ANNAPOLIS- Environmental leaders joined forces Tuesday to demand that Gov.-elect Martin O’Malley follow through on his campaign promise to fully fund the state’s primary land conservation program.
Even though O’Malley is expected to inherit a large budget deficit, the incoming governor should not raid Program Open Space dollars to balance the budget, they said.
“We’re facing severe fiscal times…and that means tough choices,” said Jennifer Bevan-Dangel, staff attorney for Environment Maryland. “No matter where [O’Malley’s] intentions lie, he’s going to have to make a very tough decision about what gets funded and what doesn’t.”
The remarks came at a press conference at which Environment Maryland issued a report showing the urgent need for land conservation funding.
Speakers sounded optimistic about the new governor.
“After years of not having a seat at the table fighting pro-developer pro-sprawl policies, Maryland LCV and environmental community look forward to having partners in the State House and in the governor’s office,” said Cindy Schwartz, executive director of the Maryland League of Conservation voters. “We know that they will work to protect lands and meet the growth challenges that we face.”
O’Malley won broad support from environmentalists during his campaign in part because he vowed to use all Open Space dollars for the program’s intended purpose of purchasing land and parks.
Rick Abbruzzese, an O’Malley spokesman, said that despite a budget shortfall which could be as much as $400 to $500 million, the governor remains “committed to fully funding Program Open Space.”
The fund for Program Open Space draws its money from the real estate transfer tax and, according to Partners for Open Space, has protected more than 800,000 acres of land from development.
But under Gov. Robert L. Ehrlich’s direction, Maryland siphoned off more than $480 million in dedicated funds to balance the budget, according to Environment Maryland.
“During that time, land conservation pretty much ground to a halt,” said Marcia Verploegen Lewis, campaign director of Partners for Open Space.

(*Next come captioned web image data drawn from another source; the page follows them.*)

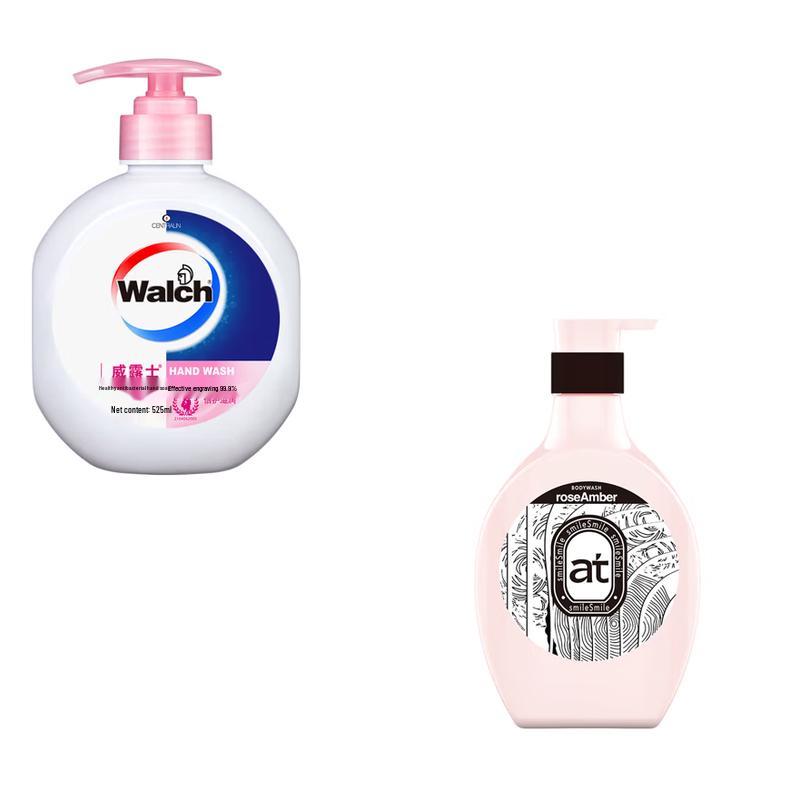 

Walch Ebony Rose Shower Gel & Hand Wash Set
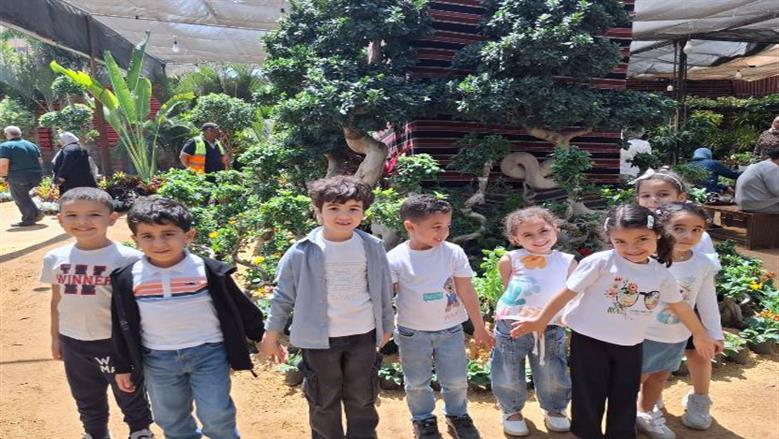 بين اللعب والتعلم.. أطفال يكتشفون جمال الطبيعة فى معرض الربيع «فتَّحي يا وردة»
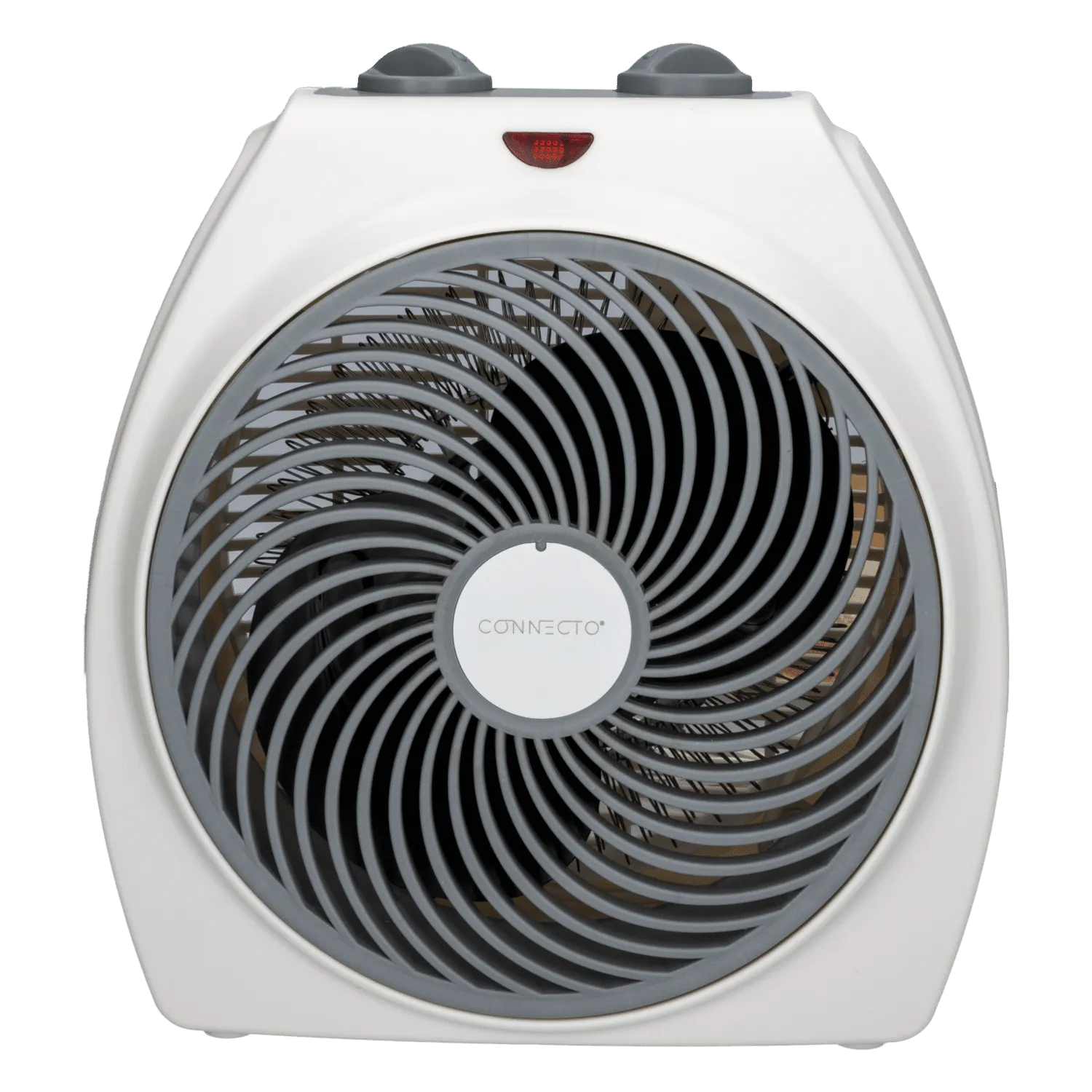 Calefactor Electrico De 2 Ajustes Con Termostato Ajustable Compacto CONNECTO 2 Temperaturas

The report highlighted seven places throughout Maryland that are increasingly imperiled by development.
The locations included Prettyboy Reservoir, which is among the reservoirs that supply drinking water to 1.8 million people in the Baltimore region; Annapolis Neck, undeveloped property near the bay; Terrapin Run, a proposed development near Alleghany County’s Green Ridge State Forest; the Eastern Shore’s Assawoman Bay and Blackwater National Wildlife Refuge, both areas of vibrant wildlife; and Cayots Corner and the Patuxent River Rural Legacy Area, farming districts in Cecil County and Prince George’s County, respectively.
Bevan-Dangel said Environment Maryland selected the seven diverse areas in large part to show that “sprawl isn’t something that just represents central Maryland anymore.”
“The locations are important not only for ecological reasons but for heritage and quality of life,” she said. “These are seven classic examples of poorly planned growth decisions.”
Bevan-Dangel and others called on Maryland to direct development to already developed areas that have the necessary infrastructure to sustain growth.
Terry Cummings, Maryland grassroots coordinator for the Chesapeake Bay Foundation, called for the creation of regional authorities to oversee development and land use planning at the local level. “It’s really a choice about whether we want to live in a rational, sane way, or be content with overcrowded schools, clogged roads, fewer and fewer farms, less open space, a degraded environment and a very sick bay,” he said.